陽だまりの林檎姫
「査定、楽しみにしていてください。」

「え!?」

とんでもない発言をされて栢木のポーカーフェイスが一気に崩れる。

その反応にまた声を上げて笑うと、高級な馬車に乗り込み三浦は帰っていった。

「部屋に戻ろう…。」

冗談か本気か、三浦の真意が分からない以上とりあえず仕切り直しの為に部屋に戻るため歩き始める。

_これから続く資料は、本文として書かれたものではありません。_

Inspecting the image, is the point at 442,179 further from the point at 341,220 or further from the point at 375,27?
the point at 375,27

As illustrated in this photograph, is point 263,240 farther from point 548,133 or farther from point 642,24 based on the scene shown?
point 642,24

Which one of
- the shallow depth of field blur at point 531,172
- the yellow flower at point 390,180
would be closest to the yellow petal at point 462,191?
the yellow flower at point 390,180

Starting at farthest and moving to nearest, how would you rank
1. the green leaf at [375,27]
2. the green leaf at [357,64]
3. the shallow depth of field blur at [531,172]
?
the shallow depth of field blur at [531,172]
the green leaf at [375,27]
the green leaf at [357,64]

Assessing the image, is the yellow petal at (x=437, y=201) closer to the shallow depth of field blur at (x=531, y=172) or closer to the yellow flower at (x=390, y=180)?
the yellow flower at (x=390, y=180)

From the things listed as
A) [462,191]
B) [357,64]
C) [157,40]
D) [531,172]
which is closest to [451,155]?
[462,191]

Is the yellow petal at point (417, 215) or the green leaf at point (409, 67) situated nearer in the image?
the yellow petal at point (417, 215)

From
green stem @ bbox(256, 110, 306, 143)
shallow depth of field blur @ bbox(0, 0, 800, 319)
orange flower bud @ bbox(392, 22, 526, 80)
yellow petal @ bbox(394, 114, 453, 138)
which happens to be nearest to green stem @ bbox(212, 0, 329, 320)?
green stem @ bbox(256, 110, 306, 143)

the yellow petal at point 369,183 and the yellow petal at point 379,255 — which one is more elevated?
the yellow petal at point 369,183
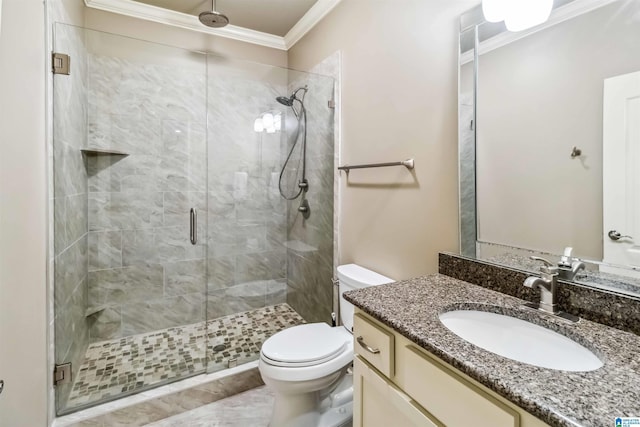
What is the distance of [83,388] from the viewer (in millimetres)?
1690

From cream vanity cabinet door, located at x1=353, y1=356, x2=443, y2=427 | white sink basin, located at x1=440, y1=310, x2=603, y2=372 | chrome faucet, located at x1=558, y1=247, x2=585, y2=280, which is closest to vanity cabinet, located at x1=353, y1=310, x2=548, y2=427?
cream vanity cabinet door, located at x1=353, y1=356, x2=443, y2=427

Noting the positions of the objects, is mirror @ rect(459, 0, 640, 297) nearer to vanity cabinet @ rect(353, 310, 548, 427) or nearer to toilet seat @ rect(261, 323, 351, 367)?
vanity cabinet @ rect(353, 310, 548, 427)

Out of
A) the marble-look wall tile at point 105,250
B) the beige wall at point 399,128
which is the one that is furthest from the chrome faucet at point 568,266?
the marble-look wall tile at point 105,250

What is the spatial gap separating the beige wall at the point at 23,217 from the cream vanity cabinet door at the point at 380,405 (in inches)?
58.1

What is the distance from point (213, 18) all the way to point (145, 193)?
142 cm

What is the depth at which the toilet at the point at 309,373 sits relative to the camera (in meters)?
1.36

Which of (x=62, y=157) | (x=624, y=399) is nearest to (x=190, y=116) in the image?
(x=62, y=157)

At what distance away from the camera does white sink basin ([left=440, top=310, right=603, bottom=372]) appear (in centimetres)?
76

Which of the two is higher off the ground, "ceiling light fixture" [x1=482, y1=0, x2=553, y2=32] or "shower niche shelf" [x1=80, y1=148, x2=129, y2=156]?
"ceiling light fixture" [x1=482, y1=0, x2=553, y2=32]

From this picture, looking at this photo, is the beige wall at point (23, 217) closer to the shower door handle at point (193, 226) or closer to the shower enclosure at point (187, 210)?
the shower enclosure at point (187, 210)

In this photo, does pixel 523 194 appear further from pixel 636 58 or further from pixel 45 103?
pixel 45 103

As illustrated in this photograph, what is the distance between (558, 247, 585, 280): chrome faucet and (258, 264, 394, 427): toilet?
838 millimetres

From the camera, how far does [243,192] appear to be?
2.57 meters

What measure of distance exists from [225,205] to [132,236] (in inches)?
29.1
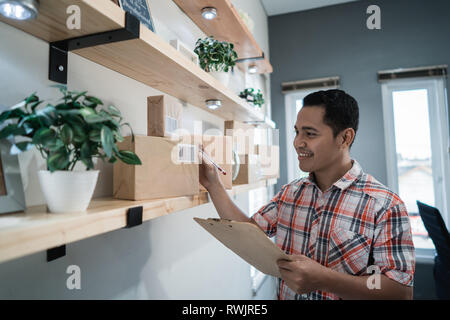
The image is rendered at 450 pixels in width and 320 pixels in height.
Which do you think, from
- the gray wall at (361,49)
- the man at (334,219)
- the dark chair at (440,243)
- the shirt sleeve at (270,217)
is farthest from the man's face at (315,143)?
the gray wall at (361,49)

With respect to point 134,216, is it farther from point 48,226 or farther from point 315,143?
point 315,143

北都は研究室に戻った、だとしたら三浦が帰ったという報告もいらないだろう。

階段を上り自室の扉を見つめていると異変に気が付いた。

さっきは急いでいたため全く気付かなかったが、扉には貼り紙がされている。

「絶対安静、面会謝絶。…何これ。」

まるで重病人の様な文字の並びに栢木は困惑した。

成程、一日中これがここに貼られていたという事かと思うとまた恥ずかしさが込み上げてくる。

「はあ…査定って本当かも。」

情けない気持ちで紙をはがそうと手を伸ばした時、何かが気になり手を止めた。

「北都さん?」

よく見てみると、紙の文字は見慣れた北都の筆跡に似ている。

似ているだけかもしれない、それでも北都の物だと栢木には思えて心が弾んだ。

「大切にされているんですね。」

三浦の言葉が思い出され、ぶっきらぼうな優しさが栢木の心をくすぐる。

丁寧に貼り紙を外して胸に抱きしめた、何と言葉にしていいのか分からないけど顔が緩んで仕方がない。

「本当かな。」

くすぐったい気持ちも一緒に抱えて栢木は部屋の中へ入っていった。